To be honest, Gates has a point. People are not ingredients in a soup, where different flavors and textures get blended together to make one uniform concoction. There will always be shades of color among us, and whenever there is difference, there is usually some form of discrimination be it overt or subtle. Otherwise, the enclaves of Afro-Latin Americans in Esmeraldas, Veracruz, Lima and the Costa Chica would not exist.
Yet I also get a sense—and I think Gates feels it also—that even though it may be merely a pipe dream, “racial democracy” is something worth striving for. There is hope that in the future there can be a time where all people are treated equally and fairly—while at the same time acknowledging and celebrating the different cultures that have shaped the American continent.
That hope was seen in the universities in Brazil, among young people in the Dominican Republic, in the activists striving in the Costa Chica in Mexico, and even the underground rappers and artists in Cuba that fight for their identity even when official policy condemns them as treasonous.

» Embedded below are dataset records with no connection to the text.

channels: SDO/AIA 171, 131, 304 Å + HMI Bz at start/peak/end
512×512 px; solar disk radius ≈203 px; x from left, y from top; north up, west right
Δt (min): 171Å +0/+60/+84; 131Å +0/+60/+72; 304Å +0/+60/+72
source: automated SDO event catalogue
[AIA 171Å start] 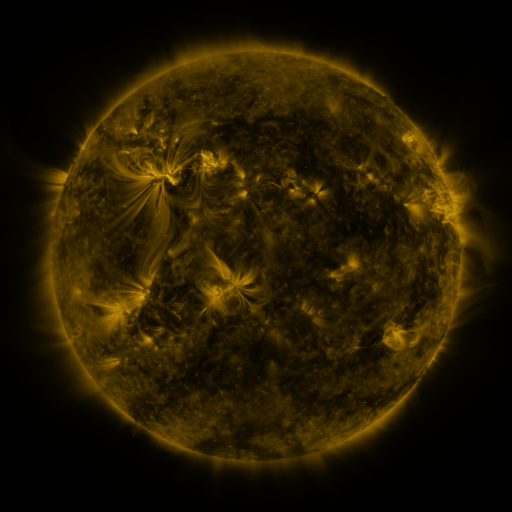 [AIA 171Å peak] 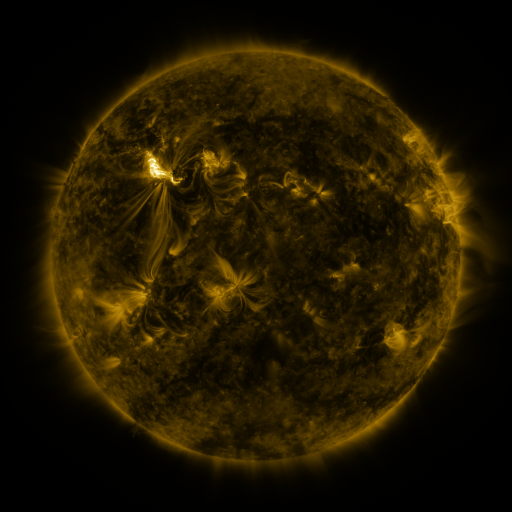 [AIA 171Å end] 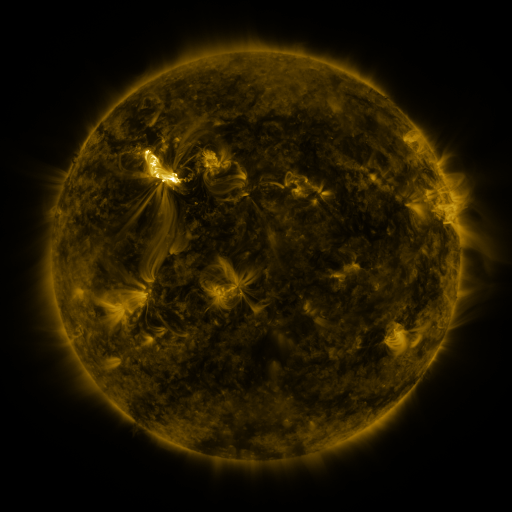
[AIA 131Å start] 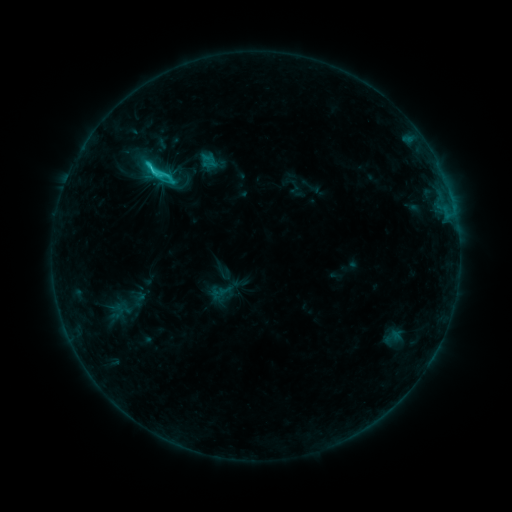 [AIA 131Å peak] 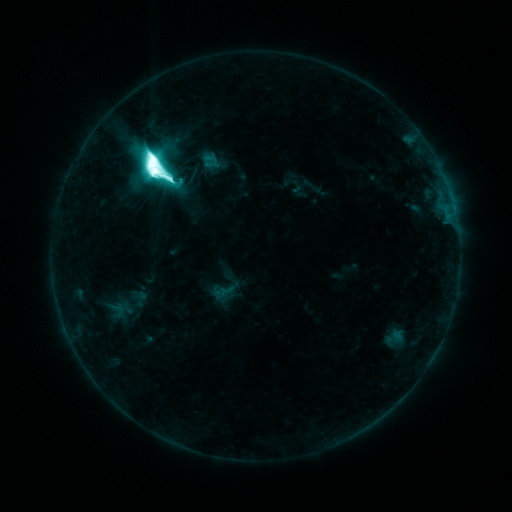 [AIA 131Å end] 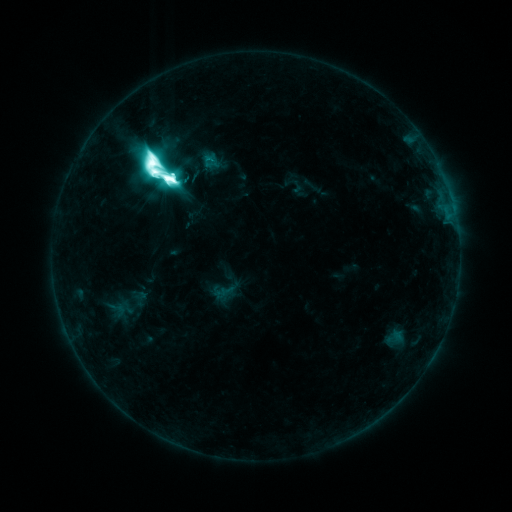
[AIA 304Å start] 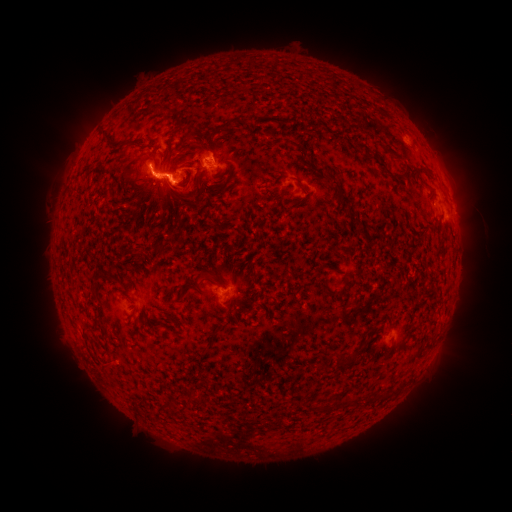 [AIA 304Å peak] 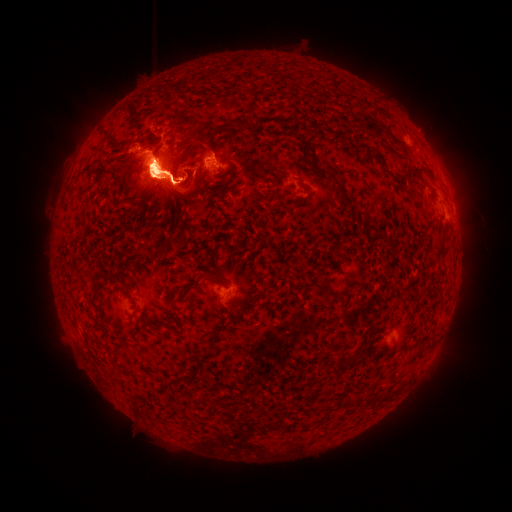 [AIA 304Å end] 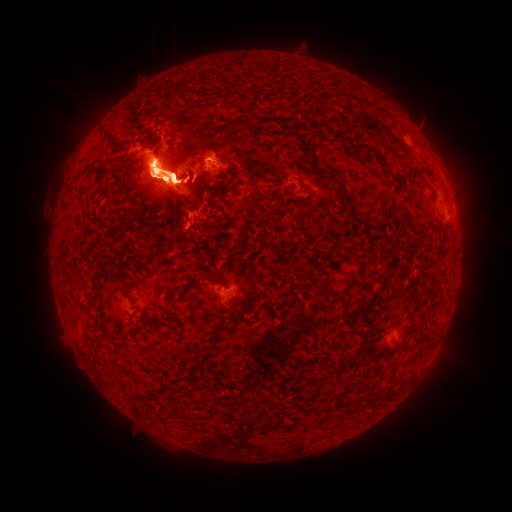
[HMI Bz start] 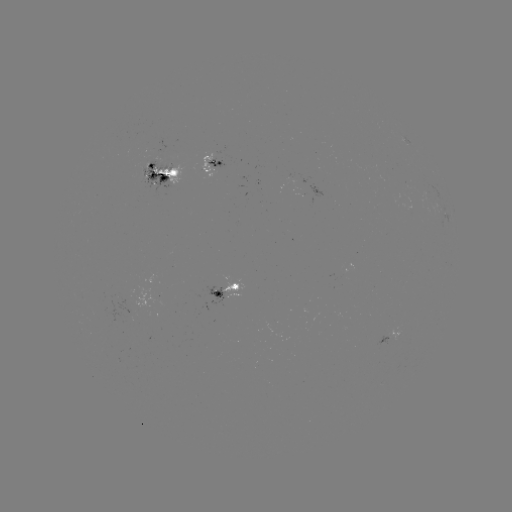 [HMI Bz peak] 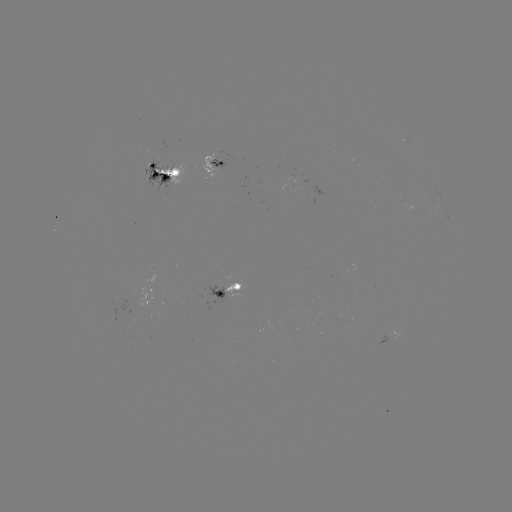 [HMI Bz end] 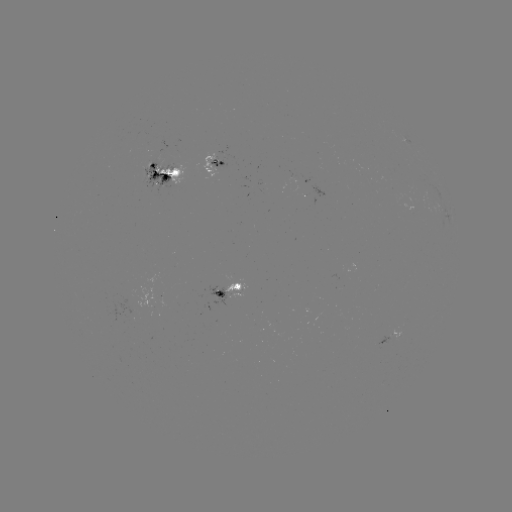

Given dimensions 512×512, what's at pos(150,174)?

Whatever the future holds, this much is certain: the cultures of Latin America would not be the same if it weren’t for the millions of Africans kidnapped and brought to these shores. They gave far more than they ever got in return.
In acknowledging their contributions, it goes a small way to repaying that debt.
I have missed this and I am sorry. It seems PBS is the only station I watched now. I can not take the mindless entertainment on the other stations
Excellent information. I have been shocked at the blunt way on which the African influence in Latin America has been underplayed in the hispanic culture; aside from music, hispanics fail to realize that part of the blood that runs through their veins is African. Moreover, what is disappointing is the lack of representation and attention given to this culture, within our culture.